TEXT UNDER STUDY:
One Tennessee woman is speaking out after her 17-year-old daughter had to have her gallbladder removed in order to resolve stomach issues she claims were caused by eating too many spicy chip-type snacks.
Rene Craighead of Memphis recently alleged that her teenage daughter had to have a cholecystectomy to combat problems that stemmed from her consuming around four “big” bags of hot snacks a week like Hot Takis and Hot Fries, Fox 13 reports.
"She loves them. Every time I go out she says, 'Bring me back some Hot Takis, bring me back some hot chips.' I want to make her happy, so I brought them back,” Craighead said of her daughter, also named Rene. “She was eating big bags and would take them to school with her.”
"I was surprised that my daughter was sick like that," she added.
The Craigmont High School student began feeling sick, which led to the subsequent surgery.
Gastroenterologist Dr. Cary Canvender said that the news comes as no surprise.

EXERCISE DATA:

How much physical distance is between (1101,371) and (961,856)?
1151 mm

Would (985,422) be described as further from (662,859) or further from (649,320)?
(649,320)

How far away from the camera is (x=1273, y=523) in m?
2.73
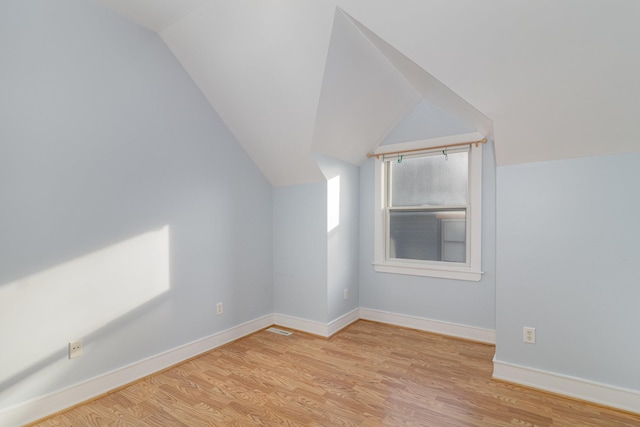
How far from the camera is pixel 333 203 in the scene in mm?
3367

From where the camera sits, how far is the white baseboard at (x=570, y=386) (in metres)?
1.99

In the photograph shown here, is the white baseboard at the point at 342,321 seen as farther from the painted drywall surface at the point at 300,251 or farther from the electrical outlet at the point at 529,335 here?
the electrical outlet at the point at 529,335

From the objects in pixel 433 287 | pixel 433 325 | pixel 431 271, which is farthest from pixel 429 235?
pixel 433 325

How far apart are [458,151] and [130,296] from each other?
3239mm

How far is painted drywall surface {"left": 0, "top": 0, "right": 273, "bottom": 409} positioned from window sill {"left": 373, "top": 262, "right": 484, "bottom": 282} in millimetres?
1794

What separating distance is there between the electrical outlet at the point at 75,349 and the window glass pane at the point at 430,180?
3.11 m

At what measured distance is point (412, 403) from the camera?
2080 mm

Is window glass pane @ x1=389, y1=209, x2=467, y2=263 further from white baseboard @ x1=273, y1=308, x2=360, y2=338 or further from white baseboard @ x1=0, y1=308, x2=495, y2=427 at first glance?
white baseboard @ x1=273, y1=308, x2=360, y2=338

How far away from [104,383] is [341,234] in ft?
7.83

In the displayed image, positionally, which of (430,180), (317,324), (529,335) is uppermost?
(430,180)

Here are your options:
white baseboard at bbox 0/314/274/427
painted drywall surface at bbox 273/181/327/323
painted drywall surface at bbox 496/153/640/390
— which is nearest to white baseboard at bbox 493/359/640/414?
painted drywall surface at bbox 496/153/640/390

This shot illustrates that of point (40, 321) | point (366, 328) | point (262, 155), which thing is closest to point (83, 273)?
point (40, 321)

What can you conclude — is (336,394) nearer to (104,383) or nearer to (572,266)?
(104,383)

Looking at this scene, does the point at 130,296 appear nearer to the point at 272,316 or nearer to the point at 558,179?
the point at 272,316
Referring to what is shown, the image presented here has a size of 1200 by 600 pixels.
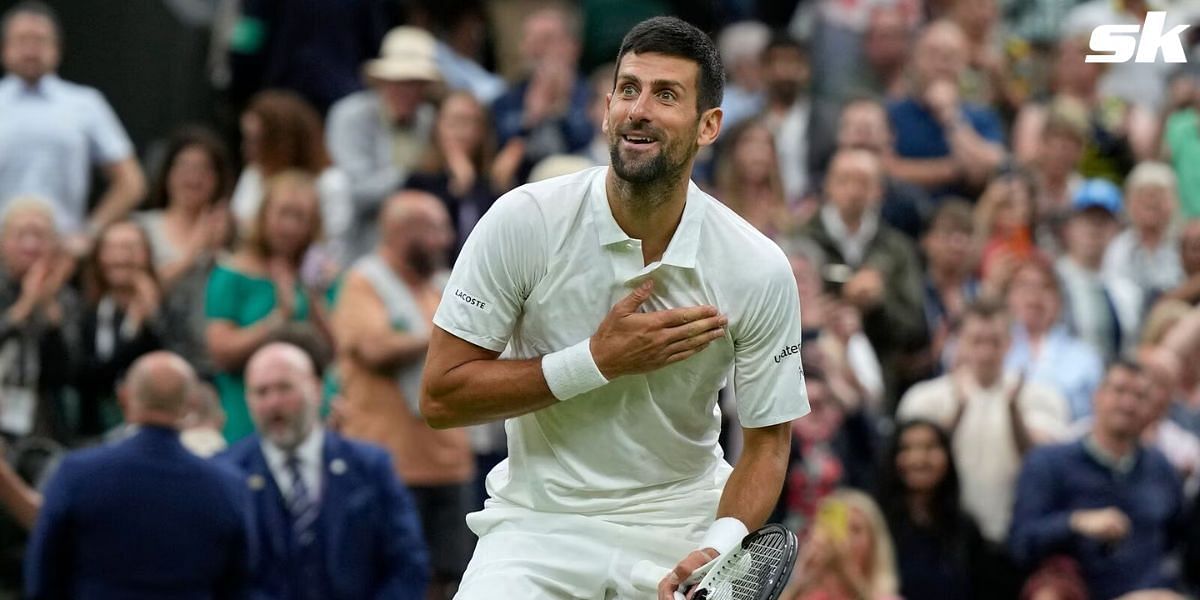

DIRECTIONS FOR THIS TASK: Copy word for word the passage in the article above about the Tennessee teenager's gallbladder surgery that falls between "One Tennessee woman" and "the subsequent surgery.", inclusive.

REPLY TO THE EXERCISE:
One Tennessee woman is speaking out after her 17-year-old daughter had to have her gallbladder removed in order to resolve stomach issues she claims were caused by eating too many spicy chip-type snacks.
Rene Craighead of Memphis recently alleged that her teenage daughter had to have a cholecystectomy to combat problems that stemmed from her consuming around four “big” bags of hot snacks a week like Hot Takis and Hot Fries, Fox 13 reports.
"She loves them. Every time I go out she says, 'Bring me back some Hot Takis, bring me back some hot chips.' I want to make her happy, so I brought them back,” Craighead said of her daughter, also named Rene. “She was eating big bags and would take them to school with her.”
"I was surprised that my daughter was sick like that," she added.
The Craigmont High School student began feeling sick, which led to the subsequent surgery.